Putnam also throws in some comments on Chomsky and Fodor’s
views about evolution but it is entirely unclear what any of the (misnamed) innateness
controversy has to do with evolution. As regards lexical acquisition, for
example, Fodor is not against our conceptual repertoire changing over time, he
is against it changing by induction/learning over time.
Sorry to have gone on so long. Putnam’s remarks are not new,
as he himself points out. It seems, however, that his current views miss the
mark as much today as they did when first advanced them. The more things change…
Here
is a second paper on referentially ready minds. The paper is in Nature and two of the authors should be
well known to linguists. It makes, to my mind, the modest point that kids are
ready to take language as an indicator of referential intent when accompanied
by other behavior (e.g. eye gaze). It seems that even very young kinds show
indications of thinking that language use goes hand in hand with referential
intent.
One question I had is what I am supposed to take away form
this? What does it tell us about acquisition? Is the suggestion that
establishing referential value is an important factor in language acquisition?
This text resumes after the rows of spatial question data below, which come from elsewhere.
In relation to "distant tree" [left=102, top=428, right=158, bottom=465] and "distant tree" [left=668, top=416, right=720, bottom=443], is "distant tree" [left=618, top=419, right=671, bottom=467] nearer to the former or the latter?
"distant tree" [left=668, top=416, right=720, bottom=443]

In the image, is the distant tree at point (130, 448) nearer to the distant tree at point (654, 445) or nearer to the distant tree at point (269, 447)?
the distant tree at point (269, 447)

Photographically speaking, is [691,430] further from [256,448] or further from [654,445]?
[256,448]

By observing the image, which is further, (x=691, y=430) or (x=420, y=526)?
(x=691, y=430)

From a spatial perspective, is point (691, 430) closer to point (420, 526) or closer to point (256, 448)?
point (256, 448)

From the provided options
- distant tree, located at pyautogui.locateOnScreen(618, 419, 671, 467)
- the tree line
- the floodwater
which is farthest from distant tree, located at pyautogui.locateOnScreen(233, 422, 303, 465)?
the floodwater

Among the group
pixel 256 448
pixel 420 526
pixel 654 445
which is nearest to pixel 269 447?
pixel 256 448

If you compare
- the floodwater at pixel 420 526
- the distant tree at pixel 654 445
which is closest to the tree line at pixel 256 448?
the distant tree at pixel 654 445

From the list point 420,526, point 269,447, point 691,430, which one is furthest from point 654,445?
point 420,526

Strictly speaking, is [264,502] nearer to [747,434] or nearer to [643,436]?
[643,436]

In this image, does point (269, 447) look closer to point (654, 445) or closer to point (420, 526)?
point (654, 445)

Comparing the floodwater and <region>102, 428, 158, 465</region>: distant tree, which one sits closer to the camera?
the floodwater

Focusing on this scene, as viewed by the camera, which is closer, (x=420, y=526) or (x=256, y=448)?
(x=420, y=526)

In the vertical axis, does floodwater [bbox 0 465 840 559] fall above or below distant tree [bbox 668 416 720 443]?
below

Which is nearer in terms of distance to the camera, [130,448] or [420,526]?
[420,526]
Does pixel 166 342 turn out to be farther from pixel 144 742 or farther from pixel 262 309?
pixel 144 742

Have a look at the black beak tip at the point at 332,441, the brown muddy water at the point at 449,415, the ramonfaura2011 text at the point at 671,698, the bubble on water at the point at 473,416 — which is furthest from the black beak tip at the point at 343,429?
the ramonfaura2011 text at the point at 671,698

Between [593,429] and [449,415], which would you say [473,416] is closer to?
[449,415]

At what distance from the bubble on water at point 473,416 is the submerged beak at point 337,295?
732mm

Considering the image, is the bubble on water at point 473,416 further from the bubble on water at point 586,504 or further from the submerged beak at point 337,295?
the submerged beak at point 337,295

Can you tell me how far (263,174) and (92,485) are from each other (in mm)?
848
If so, how big a factor? Bigger than distributional analysis? Is being
reference ready a critical pre-condition for language acquisition? Is the
supposition that reference is what meaning consists in (if so, see Chomsky’s
relevant remarks on this topic linked to above). I am not sure. So, let me ask
you: what’s the take home message here and why is what the paper argued for important?
BTW, this is a sincere question: what’s the overall take home message? That
language can be used referentially and that kids come natively equipped to
believe this? Or is there something more going on here?
Thanks for the link to the Nature paper, which I will make use of in my Language Acquisition class.
ReplyDeleteMy reading of the paper is somewhat different. I think the (external) referential part of the picture is secondary. The main message, if I understand it correctly, is that social cues alone are not sufficient for language acquisition, and it must be coupled with linguistic input---hence the forward vs. backward speech comparison, which is especially pertinent because the Mehler group has done the defining work on the identification of speech via prosodic tracking, precisely by contrasting forward vs. backward speech.
There has been an overarching theme in recent child language literature to the effect that if the baby got the social/communicative part right, language acquisition would follow. (Not difficult to come up with counterexamples for specific studies and overblown conclusions, although presumably these type of cues are presumably useful.) This paper shows that that's not enough, and language/speech is special after all, even if we look at just a subcomponent of word learning, i.e., finding potential referents in the external world.
Thx. A question: the results seemed to track latency rather than capacity. So one got the referntaility in all cases, just faster with the forward language cue. This suggests that language adds something, but not that it enables what is otherwise absent. Does this matter?
DeleteJust to note that the second paper appeared not in Nature but in Scientific Reports, the new open access author-pays mega-journal modelled on PLOS ONE that is owned by Nature publishing group. It's easy to be thrown off by the url.